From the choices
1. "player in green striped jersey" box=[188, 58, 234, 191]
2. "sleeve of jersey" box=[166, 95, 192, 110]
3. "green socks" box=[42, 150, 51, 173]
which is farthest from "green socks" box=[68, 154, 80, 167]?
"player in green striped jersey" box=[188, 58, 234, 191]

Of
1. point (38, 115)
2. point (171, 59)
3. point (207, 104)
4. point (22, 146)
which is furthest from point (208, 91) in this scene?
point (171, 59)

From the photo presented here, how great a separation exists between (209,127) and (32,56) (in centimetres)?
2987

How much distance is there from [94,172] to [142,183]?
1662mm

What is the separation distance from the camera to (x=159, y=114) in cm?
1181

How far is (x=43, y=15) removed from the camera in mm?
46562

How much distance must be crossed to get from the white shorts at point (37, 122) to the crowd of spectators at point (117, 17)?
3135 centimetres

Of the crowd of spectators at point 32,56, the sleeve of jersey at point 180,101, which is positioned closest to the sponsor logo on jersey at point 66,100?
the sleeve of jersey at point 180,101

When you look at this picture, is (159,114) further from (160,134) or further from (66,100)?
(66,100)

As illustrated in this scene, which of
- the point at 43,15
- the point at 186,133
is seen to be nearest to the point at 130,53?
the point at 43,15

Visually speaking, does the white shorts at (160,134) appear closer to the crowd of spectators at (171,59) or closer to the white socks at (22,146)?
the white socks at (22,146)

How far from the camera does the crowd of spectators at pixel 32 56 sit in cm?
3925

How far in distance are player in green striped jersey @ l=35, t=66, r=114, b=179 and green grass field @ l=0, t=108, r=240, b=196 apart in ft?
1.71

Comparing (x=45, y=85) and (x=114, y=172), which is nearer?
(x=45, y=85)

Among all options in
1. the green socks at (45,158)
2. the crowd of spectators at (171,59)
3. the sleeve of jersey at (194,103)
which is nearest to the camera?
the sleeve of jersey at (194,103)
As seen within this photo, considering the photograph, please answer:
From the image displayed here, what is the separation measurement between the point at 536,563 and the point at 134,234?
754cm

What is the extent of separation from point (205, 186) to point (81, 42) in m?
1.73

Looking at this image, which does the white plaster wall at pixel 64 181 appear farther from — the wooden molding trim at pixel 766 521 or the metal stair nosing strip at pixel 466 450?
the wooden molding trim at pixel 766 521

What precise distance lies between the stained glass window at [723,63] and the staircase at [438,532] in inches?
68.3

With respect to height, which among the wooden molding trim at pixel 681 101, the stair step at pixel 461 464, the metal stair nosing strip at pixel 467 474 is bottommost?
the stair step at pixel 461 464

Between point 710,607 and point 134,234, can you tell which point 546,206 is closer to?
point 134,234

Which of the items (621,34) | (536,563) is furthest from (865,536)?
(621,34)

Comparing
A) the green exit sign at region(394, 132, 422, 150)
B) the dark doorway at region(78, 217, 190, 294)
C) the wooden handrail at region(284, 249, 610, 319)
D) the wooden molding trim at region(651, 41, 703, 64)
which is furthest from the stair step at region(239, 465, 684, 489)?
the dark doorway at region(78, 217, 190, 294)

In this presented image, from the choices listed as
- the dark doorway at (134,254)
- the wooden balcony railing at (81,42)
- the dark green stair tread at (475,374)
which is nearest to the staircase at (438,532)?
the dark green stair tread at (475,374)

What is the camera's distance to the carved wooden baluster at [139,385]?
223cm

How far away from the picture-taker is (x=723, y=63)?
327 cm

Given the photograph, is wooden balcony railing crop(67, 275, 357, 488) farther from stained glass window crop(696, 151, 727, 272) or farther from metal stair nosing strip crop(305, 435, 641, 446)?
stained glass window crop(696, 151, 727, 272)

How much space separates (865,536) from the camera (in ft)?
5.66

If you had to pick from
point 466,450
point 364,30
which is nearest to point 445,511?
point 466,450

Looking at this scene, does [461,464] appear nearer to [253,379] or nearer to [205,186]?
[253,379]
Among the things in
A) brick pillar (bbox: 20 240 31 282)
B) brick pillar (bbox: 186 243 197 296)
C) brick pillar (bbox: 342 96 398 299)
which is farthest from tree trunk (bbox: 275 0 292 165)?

--------------------------------------------------

Reproduce all of the rows above, changing every "brick pillar" to "stone column" and keeping everything else the same.

**FINISHED TASK**:
From the choices
1. "player in green striped jersey" box=[188, 58, 234, 191]
2. "sleeve of jersey" box=[166, 95, 192, 110]
3. "green socks" box=[42, 150, 51, 173]
which is farthest from "green socks" box=[68, 154, 80, 167]?
"player in green striped jersey" box=[188, 58, 234, 191]

Of
1. point (38, 115)
2. point (171, 59)
3. point (207, 104)
4. point (22, 146)
which is furthest from point (208, 91) in this scene?
point (171, 59)

From the photo presented here, how great a separation exists between (209,127) and (32,56) (in centimetres)?
2987

How much distance is there from [94,172] to [142,183]?
1662mm

What is the separation distance from the camera to (x=159, y=114) in cm?
1181

How far is (x=43, y=15) removed from the camera in mm?
46562

How much distance must be crossed to get from the white shorts at point (37, 122) to the crowd of spectators at point (117, 17)?
3135 centimetres

Of the crowd of spectators at point 32,56, the sleeve of jersey at point 180,101, which is positioned closest to the sponsor logo on jersey at point 66,100?
the sleeve of jersey at point 180,101

When you look at this picture, is (159,114) further from (160,134) or further from (66,100)?
(66,100)

As illustrated in this scene, which of
- the point at 43,15
- the point at 186,133
is seen to be nearest to the point at 130,53?
the point at 43,15

Visually speaking, does the white shorts at (160,134) appear closer to the crowd of spectators at (171,59) or closer to the white socks at (22,146)?
the white socks at (22,146)

How far from the camera does the crowd of spectators at pixel 32 56 sit in cm?
3925

How far in distance are player in green striped jersey @ l=35, t=66, r=114, b=179 and green grass field @ l=0, t=108, r=240, b=196 apart in ft?
1.71

Comparing (x=45, y=85) and (x=114, y=172), which is nearer?
(x=45, y=85)

Among all options in
1. the green socks at (45,158)
2. the crowd of spectators at (171,59)
3. the sleeve of jersey at (194,103)
which is nearest to the camera?
the sleeve of jersey at (194,103)
As seen within this photo, considering the photograph, please answer:
From the image displayed here, what is the separation measurement between the point at 536,563 and the point at 134,234?
754cm

What is the extent of separation from point (205, 186) to point (81, 42) in m?
1.73

Looking at this image, which does the white plaster wall at pixel 64 181 appear farther from — the wooden molding trim at pixel 766 521 or the metal stair nosing strip at pixel 466 450?
the wooden molding trim at pixel 766 521

What precise distance lies between the stained glass window at [723,63] and the staircase at [438,532] in inches?
68.3

With respect to height, which among the wooden molding trim at pixel 681 101, the stair step at pixel 461 464, the metal stair nosing strip at pixel 467 474 is bottommost?
the stair step at pixel 461 464

Between point 710,607 and point 134,234, can you tell which point 546,206 is closer to?
point 134,234

Which of the items (621,34) | (536,563) is furthest from (865,536)?
(621,34)

Comparing
A) the green exit sign at region(394, 132, 422, 150)
B) the dark doorway at region(78, 217, 190, 294)
C) the wooden handrail at region(284, 249, 610, 319)
D) the wooden molding trim at region(651, 41, 703, 64)
which is furthest from the stair step at region(239, 465, 684, 489)?
the dark doorway at region(78, 217, 190, 294)

In this presented image, from the choices listed as
- the dark doorway at (134,254)
- the wooden balcony railing at (81,42)
- the dark green stair tread at (475,374)
which is nearest to the staircase at (438,532)?
the dark green stair tread at (475,374)

What is the camera's distance to the carved wooden baluster at [139,385]?
223cm

How far away from the picture-taker is (x=723, y=63)?
327 cm

Given the photograph, is wooden balcony railing crop(67, 275, 357, 488) farther from stained glass window crop(696, 151, 727, 272) or farther from metal stair nosing strip crop(305, 435, 641, 446)?
stained glass window crop(696, 151, 727, 272)

How much space separates (865,536) from the camera (in ft)?
5.66

If you had to pick from
point 466,450
point 364,30
which is nearest to point 445,511?
point 466,450

Looking at this scene, does [461,464] appear nearer to [253,379] or nearer to [205,186]?
[253,379]
Among the things in
A) stone column (bbox: 20 240 31 282)
B) stone column (bbox: 186 243 197 296)
C) stone column (bbox: 342 96 398 299)
which is farthest from tree trunk (bbox: 275 0 292 165)?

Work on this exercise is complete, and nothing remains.